_Work required_
I'd like the line containing "phylum: Chordata" and every line below it, to the end of the material, repeated exactly and with nothing else.

● ● ● ● ● ● ●

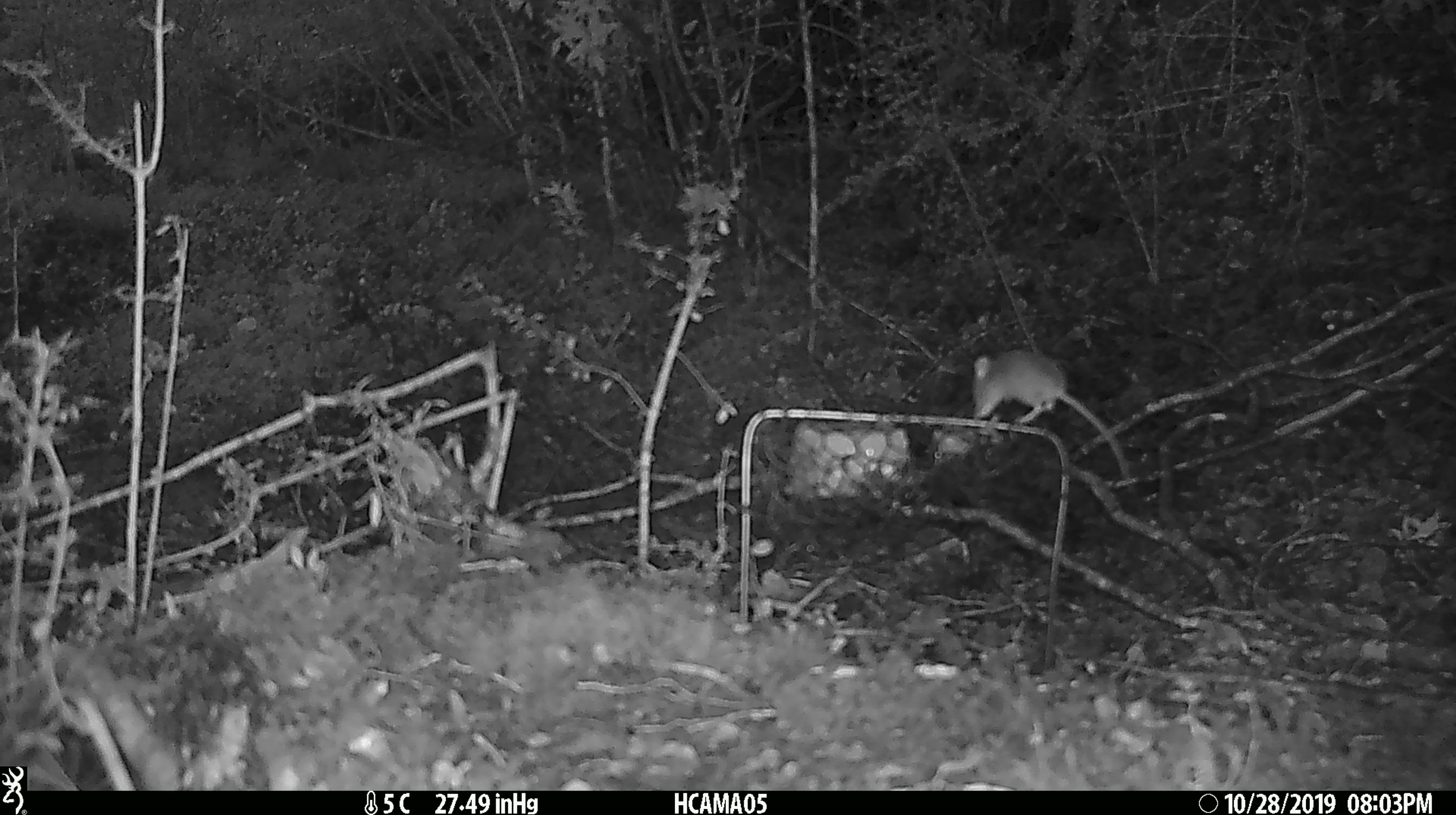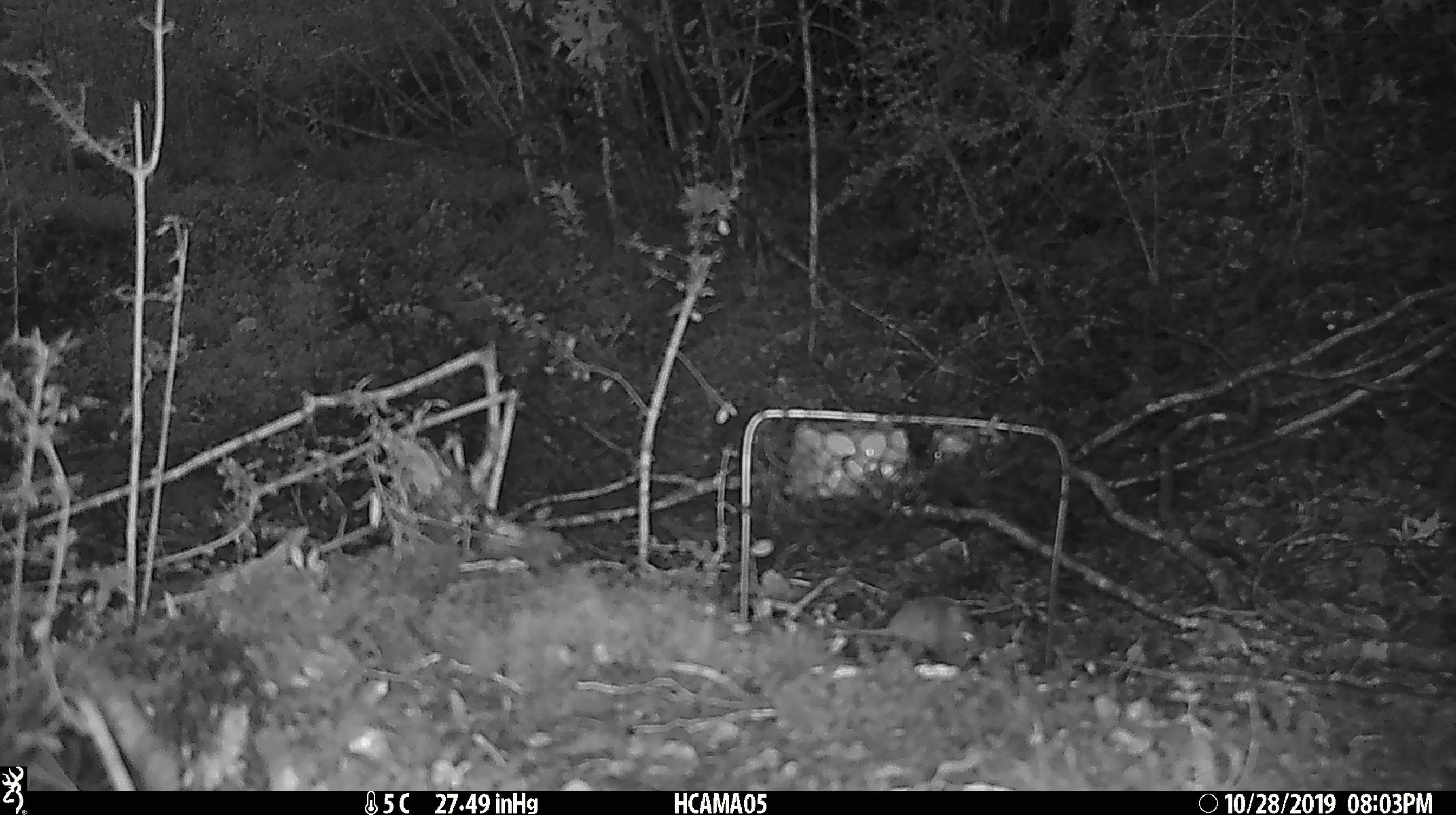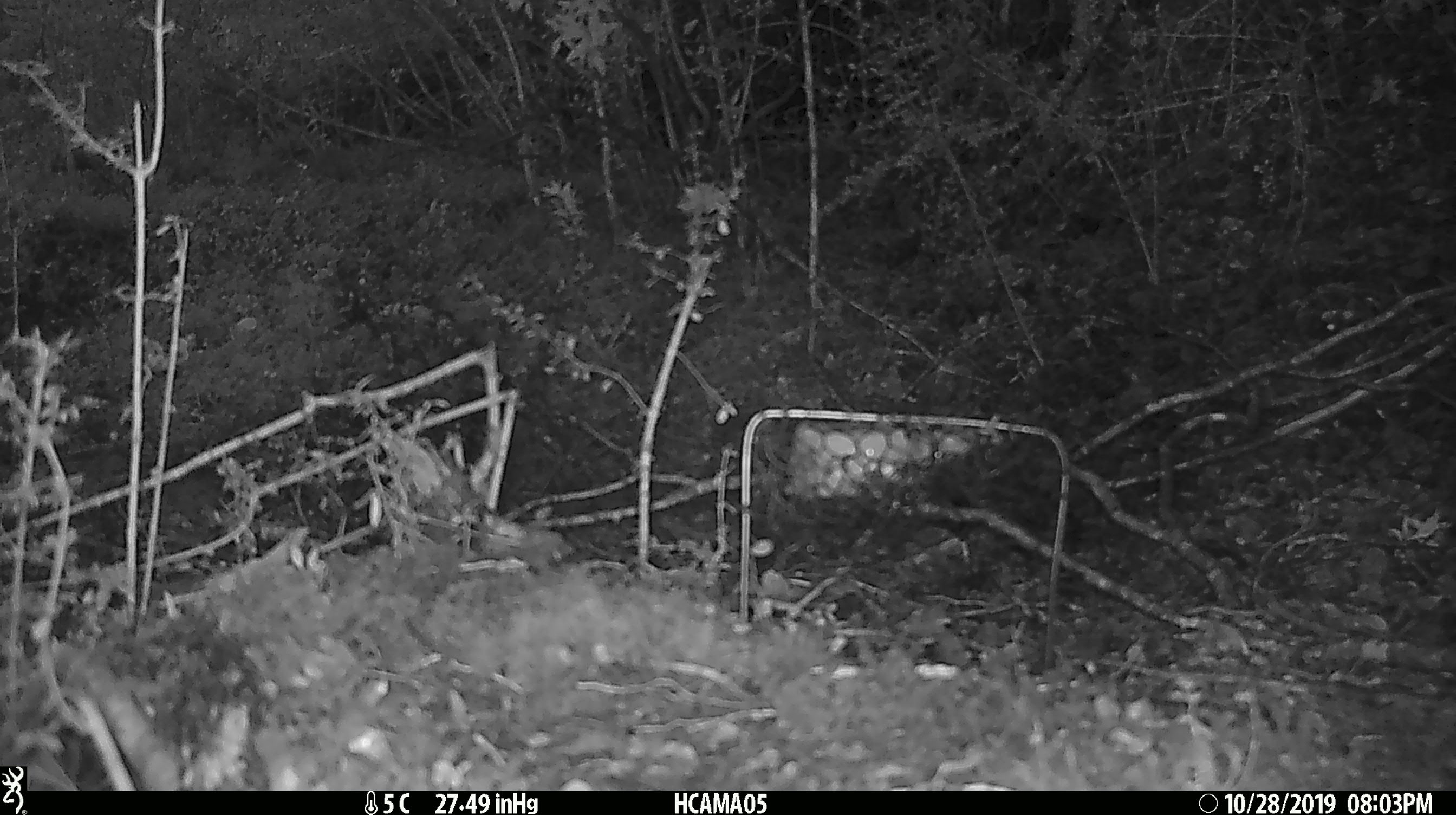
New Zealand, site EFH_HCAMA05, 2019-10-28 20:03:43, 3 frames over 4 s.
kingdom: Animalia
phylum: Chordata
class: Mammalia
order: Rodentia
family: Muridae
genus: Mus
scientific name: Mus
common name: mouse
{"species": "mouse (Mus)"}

● ● ● ● ● ● ●

_Output for this exercise_
phylum: Chordata
class: Mammalia
order: Rodentia
family: Muridae
genus: Mus
scientific name: Mus
common name: mouse
{"species": "mouse (Mus)"}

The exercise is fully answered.